Citation Numbers: 175 A.D.2d 272
Filed Date: 7/22/1991
Status: Precedential
Modified Date: 10/31/2024
— Appeal by the defendant from a judgment of the Supreme Court, Westchester County (Cowhey, J.), rendered March 30, 1990, convicting him of burglary in the second degree and attempted burglary in the second degree, upon his plea of guilty, and imposing sentence.
Ordered that the appeal is dismissed.
As part of his plea bargain, the defendant knowingly and voluntarily waived his right to appeal his conviction and also withdrew any and all motions, whether pending or decided. Accordingly, the appeal is dismissed (see, People v Seaberg, 74 NY2d 1; People v Middleton, 163 AD2d 615; People v Barn-well, 161 AD2d 771).
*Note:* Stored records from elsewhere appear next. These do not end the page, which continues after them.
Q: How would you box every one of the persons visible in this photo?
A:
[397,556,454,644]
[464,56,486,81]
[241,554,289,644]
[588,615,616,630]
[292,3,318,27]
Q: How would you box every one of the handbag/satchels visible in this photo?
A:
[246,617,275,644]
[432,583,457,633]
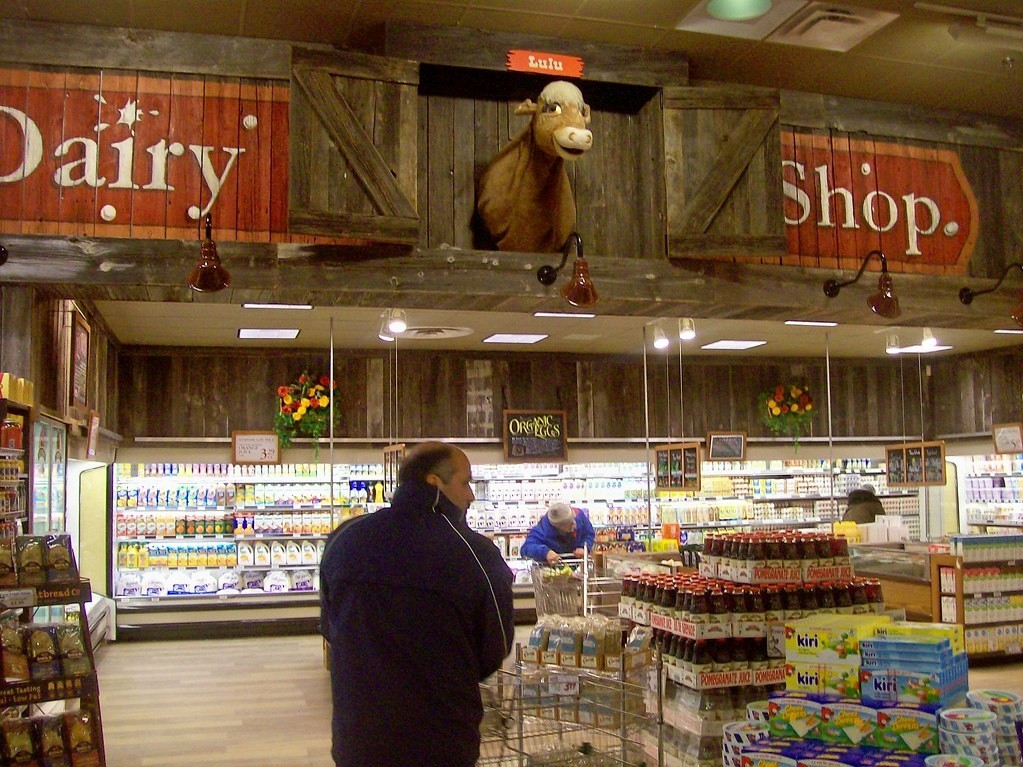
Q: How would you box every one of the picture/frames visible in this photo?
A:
[69,310,91,409]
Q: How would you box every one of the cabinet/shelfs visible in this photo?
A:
[0,446,28,524]
[930,553,1023,666]
[0,577,106,767]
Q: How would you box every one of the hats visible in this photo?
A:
[547,502,574,527]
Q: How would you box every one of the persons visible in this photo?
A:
[520,502,596,571]
[843,485,885,524]
[319,441,514,767]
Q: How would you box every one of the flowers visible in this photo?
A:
[756,378,817,455]
[273,371,343,463]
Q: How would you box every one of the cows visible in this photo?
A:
[476,80,594,253]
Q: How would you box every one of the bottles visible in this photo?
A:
[118,543,147,567]
[238,540,327,566]
[0,418,26,551]
[621,530,885,767]
[351,480,384,502]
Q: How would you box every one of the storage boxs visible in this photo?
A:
[0,372,34,407]
[740,614,969,767]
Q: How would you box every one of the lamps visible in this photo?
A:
[188,213,231,292]
[678,317,695,340]
[921,327,937,348]
[378,307,406,341]
[823,249,902,320]
[652,322,669,349]
[960,262,1023,326]
[885,329,899,354]
[537,232,600,307]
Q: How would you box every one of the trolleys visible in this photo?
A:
[531,541,596,619]
[472,639,665,767]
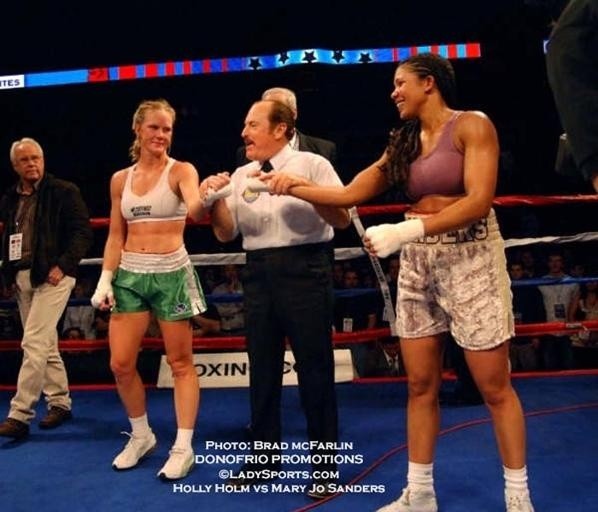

In any event, contrary to the defendant’s argument, the court did not err in denying his pro se motion to withdraw his guilty plea. The court had the benefit of the defendant’s motion papers, and the record indicates that the defendant was afforded a more than ample opportunity to substantiate his assertions prior to sentencing (see, People v Rodriguez, 150 AD2d 812; People v Brown, 142 AD2d 683). Neither the defendant’s bare assertions of innocence nor his meritless claim of ineffective assistance of counsel was sufficient to justify setting aside the guilty plea. Moreover, the record also shows that the defendant knowingly and voluntarily made a complete and detailed plea allocution in the presence of competent counsel — with whom the defendant had expressed satisfaction at the time of the plea — after the court had fully apprised the defendant of the consequences of his plea (see, People v Harris, 61 NY2d 9). Thompson, J. P., Bracken, Harwood and Balletta, JJ., concur.